-- START OF INPUT ROWS --

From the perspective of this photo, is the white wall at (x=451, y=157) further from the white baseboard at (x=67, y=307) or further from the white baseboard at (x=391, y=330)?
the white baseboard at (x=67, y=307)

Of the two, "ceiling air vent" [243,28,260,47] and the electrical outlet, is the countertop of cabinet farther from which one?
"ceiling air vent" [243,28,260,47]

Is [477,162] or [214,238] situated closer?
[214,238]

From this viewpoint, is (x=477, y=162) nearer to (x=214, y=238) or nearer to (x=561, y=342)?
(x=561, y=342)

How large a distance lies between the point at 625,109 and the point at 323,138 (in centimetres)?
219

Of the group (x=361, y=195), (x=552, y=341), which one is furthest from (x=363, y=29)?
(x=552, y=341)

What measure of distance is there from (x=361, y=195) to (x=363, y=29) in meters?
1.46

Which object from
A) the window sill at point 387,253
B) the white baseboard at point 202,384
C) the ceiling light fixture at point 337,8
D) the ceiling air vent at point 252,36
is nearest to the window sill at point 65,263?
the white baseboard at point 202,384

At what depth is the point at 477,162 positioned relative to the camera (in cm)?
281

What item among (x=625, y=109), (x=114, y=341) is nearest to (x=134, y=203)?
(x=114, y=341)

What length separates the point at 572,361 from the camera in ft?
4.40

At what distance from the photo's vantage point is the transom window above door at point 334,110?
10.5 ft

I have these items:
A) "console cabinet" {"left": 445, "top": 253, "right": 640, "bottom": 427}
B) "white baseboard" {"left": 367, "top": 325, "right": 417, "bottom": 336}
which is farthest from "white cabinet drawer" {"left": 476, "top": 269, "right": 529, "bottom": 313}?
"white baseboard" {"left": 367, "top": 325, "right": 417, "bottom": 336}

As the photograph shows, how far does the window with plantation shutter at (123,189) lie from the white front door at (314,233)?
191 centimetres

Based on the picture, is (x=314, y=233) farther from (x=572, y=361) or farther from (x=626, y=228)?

-- END OF INPUT ROWS --

> _EXERCISE OBJECTIVE_:
Rewrite every entry with "window sill" renamed to "window ledge", keeping everything else the same.

> _THE SOLUTION_:
From the perspective of this photo, is the white wall at (x=451, y=157) further from the white baseboard at (x=67, y=307) or further from the white baseboard at (x=391, y=330)?
the white baseboard at (x=67, y=307)

Of the two, "ceiling air vent" [243,28,260,47] and the electrical outlet, is the countertop of cabinet farther from which one?
"ceiling air vent" [243,28,260,47]

Is [477,162] or [214,238] situated closer?
[214,238]

From this viewpoint, is (x=477, y=162) nearer to (x=214, y=238) or nearer to (x=561, y=342)?
(x=561, y=342)

How large a distance lies between the point at 625,109 and the point at 323,138 (in centimetres)?
219

Of the group (x=361, y=195), (x=552, y=341), which one is furthest from (x=363, y=29)?
(x=552, y=341)

What measure of distance is there from (x=361, y=195) to (x=363, y=29) in meters?
1.46

Which object from
A) the window ledge at point 387,253
B) the white baseboard at point 202,384
C) the ceiling light fixture at point 337,8
D) the ceiling air vent at point 252,36
is nearest to the window ledge at point 65,263?
the white baseboard at point 202,384

At what depth is the point at 477,162 positioned relative to the camera (in cm)?
281

What item among (x=625, y=109), (x=114, y=341) is nearest to (x=134, y=203)?
(x=114, y=341)

What length separates the point at 572,361 from the camera in ft?
4.40

At what distance from the photo's vantage point is the transom window above door at point 334,110?
10.5 ft

I have these items:
A) "console cabinet" {"left": 445, "top": 253, "right": 640, "bottom": 427}
B) "white baseboard" {"left": 367, "top": 325, "right": 417, "bottom": 336}
which is farthest from "white cabinet drawer" {"left": 476, "top": 269, "right": 529, "bottom": 313}?
"white baseboard" {"left": 367, "top": 325, "right": 417, "bottom": 336}

As the photograph shows, how far does the window with plantation shutter at (123,189) lie from the white front door at (314,233)?
191 centimetres

Based on the picture, is (x=314, y=233) farther from (x=572, y=361) or farther from (x=626, y=228)?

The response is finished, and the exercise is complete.